## TRECHO SELECIONADO

------------------------

O primeiro autor é Xiang Li, aluno do canadense Timothy Bredy, responsável pela pesquisa. Bredy esteve na PUCRS como professor visitante em 2014, 2015 e 2016, a convite do professor e psiquiatra Rodrigo Grassi-Oliveira, que assina o artigo em parceria.

Bredy explica que, embora o medo atue como um importante mecanismo de sobrevivência, a capacidade de inibi-lo quando não se faz mais necessário também seria. “A extinção do medo funciona como um equilíbrio do processamento desse instinto. Envolve a criação de novas memórias com elementos ambientais similares que competem com a memória original do medo”, afirma Bredy no site da Universidade de Queensland.

Pesquisas mostraram que uma pequena região do córtex pré-frontal desempenha um papel crítico nos processos de aprendizagem e memória da extinção do medo, e a atividade dos neurônios nessa região está sob rígido controle epigenético. “O DNA não é estático. Mudanças químicas agem como um interruptor que pode aumentar ou diminuir a expressão de um gene”, explica o professor Bredy.

------------------------

Dados salvos:

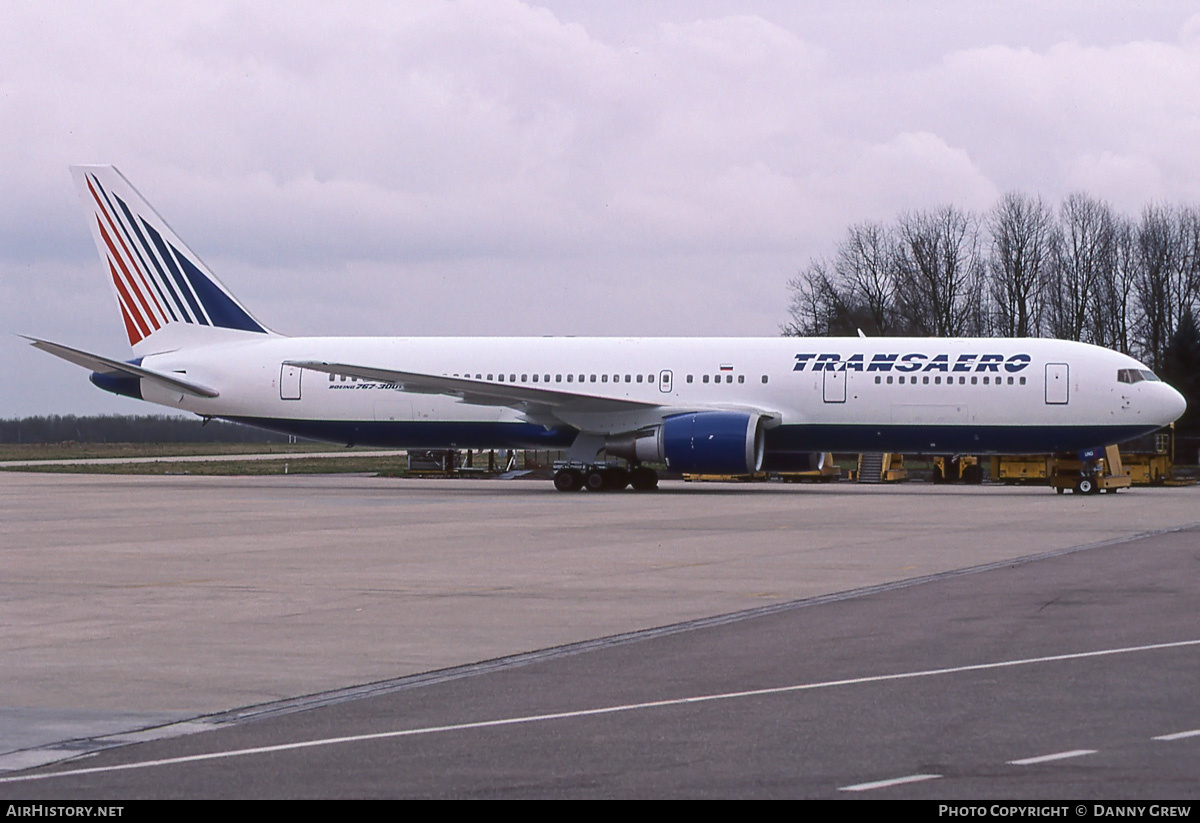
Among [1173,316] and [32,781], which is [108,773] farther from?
[1173,316]

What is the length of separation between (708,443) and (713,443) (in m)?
0.12


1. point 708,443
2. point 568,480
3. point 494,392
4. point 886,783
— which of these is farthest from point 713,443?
point 886,783

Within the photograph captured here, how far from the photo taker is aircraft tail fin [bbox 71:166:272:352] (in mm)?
39312

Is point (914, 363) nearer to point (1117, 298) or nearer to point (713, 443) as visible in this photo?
point (713, 443)

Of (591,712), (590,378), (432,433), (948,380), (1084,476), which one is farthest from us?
(432,433)

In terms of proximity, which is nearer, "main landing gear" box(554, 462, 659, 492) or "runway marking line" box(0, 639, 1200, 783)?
"runway marking line" box(0, 639, 1200, 783)

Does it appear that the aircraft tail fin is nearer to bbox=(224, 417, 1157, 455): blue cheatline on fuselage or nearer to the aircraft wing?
bbox=(224, 417, 1157, 455): blue cheatline on fuselage

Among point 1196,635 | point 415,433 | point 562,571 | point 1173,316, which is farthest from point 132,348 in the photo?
point 1173,316

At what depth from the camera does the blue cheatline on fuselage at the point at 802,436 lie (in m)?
33.9

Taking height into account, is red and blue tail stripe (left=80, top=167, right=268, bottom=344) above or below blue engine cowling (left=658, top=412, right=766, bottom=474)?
above

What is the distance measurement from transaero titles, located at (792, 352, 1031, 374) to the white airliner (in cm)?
4

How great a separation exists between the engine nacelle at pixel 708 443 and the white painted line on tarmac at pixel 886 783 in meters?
26.9

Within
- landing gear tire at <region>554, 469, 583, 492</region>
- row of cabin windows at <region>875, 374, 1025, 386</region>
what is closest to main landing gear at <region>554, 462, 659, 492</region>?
landing gear tire at <region>554, 469, 583, 492</region>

------------------------

Responda, com base no trecho sobre a extinção do medo:
(a) Em quais anos Bredy esteve na PUCRS como professor visitante?
(b) Segundo Bredy, a extinção do medo envolve a criação de quê?
(c) Sob que tipo de controle está a atividade dos neurônios na pequena região do córtex pré-frontal?
Use apenas o trecho como fonte.

(a) Em 2014, 2015 e 2016.
(b) De novas memórias com elementos ambientais similares que competem com a memória original do medo.
(c) Sob rígido controle epigenético.